/ Recommend me a synthetic / primaloft jacket.....
Then would you recommend with or without a hood?
Rab Generator Alpine
Mountain Equipment Fitzroy
I'll second the Flux. Great piece of kit.
Did you try a few jackets on? I have read Dan Bailey's review of them all on here but am wondering what do you think of the cut of the Flux?
Were you walking in it last night or just sat stationary?
If you can find one to try one, I'd suggest having a look at the Montane Ice Guide as another alternative. I've given the other three a go, and ditched them all in favour of it.
weight to warmth ratio is a must.
well everything has a weight to warmth ratio! I presume you mean a *good* one? In which case what about down? No primaloft jacket will have a better warmth to weight ratio...
agree with toby - what for?
even then, id say WHEN for? polartec has new insulation coming onto the market for next autumn. it may be worth just getting a cheap synthetic till then.
down isn't great for UK wet weather!
Outdoor Research Chaos. It is a pretty good spec jacket 100 fill on body and 60 in the (good) hood, Gore shell. I have one and think it is excellent only: 120 quid from Rock bottom too! It fits quite large.

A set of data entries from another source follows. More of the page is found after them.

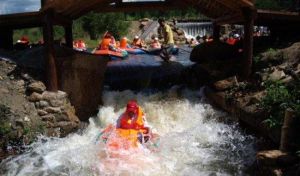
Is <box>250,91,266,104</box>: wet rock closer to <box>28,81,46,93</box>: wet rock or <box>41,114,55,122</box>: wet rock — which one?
<box>41,114,55,122</box>: wet rock

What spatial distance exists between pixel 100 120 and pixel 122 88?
2.29m

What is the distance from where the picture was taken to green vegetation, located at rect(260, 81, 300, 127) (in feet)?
27.9

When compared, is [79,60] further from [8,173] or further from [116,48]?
[116,48]

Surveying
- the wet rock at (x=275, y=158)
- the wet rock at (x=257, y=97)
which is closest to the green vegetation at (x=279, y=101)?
the wet rock at (x=257, y=97)

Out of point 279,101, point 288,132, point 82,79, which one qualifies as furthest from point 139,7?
point 288,132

Also agree with I.S. the primaloft/TNF Thermo ball looks very interesting indeed!
Thermoball may/may not appear. Ive been wearing it and it has issues in some ways. Very good for some things, less so for others.
Polartec has something else that will excite consumers. Worth keeping an eye out.
I used a down jacket for a belay jacket in Scotland for a couple of years and it was great, and in the same way don't over estimate how good primaloft is when wet. It might be better than soaked down, but that doesn't make it 'good'. If it's raining hard your best bet will always be a shell with fleece under it. In drizzly weather, I guess a synthetic is better, but down jackets made with good water resistant shell materials are surprisingly good too - and that's leaving aside these new hydrophobic down jackets which look interesting.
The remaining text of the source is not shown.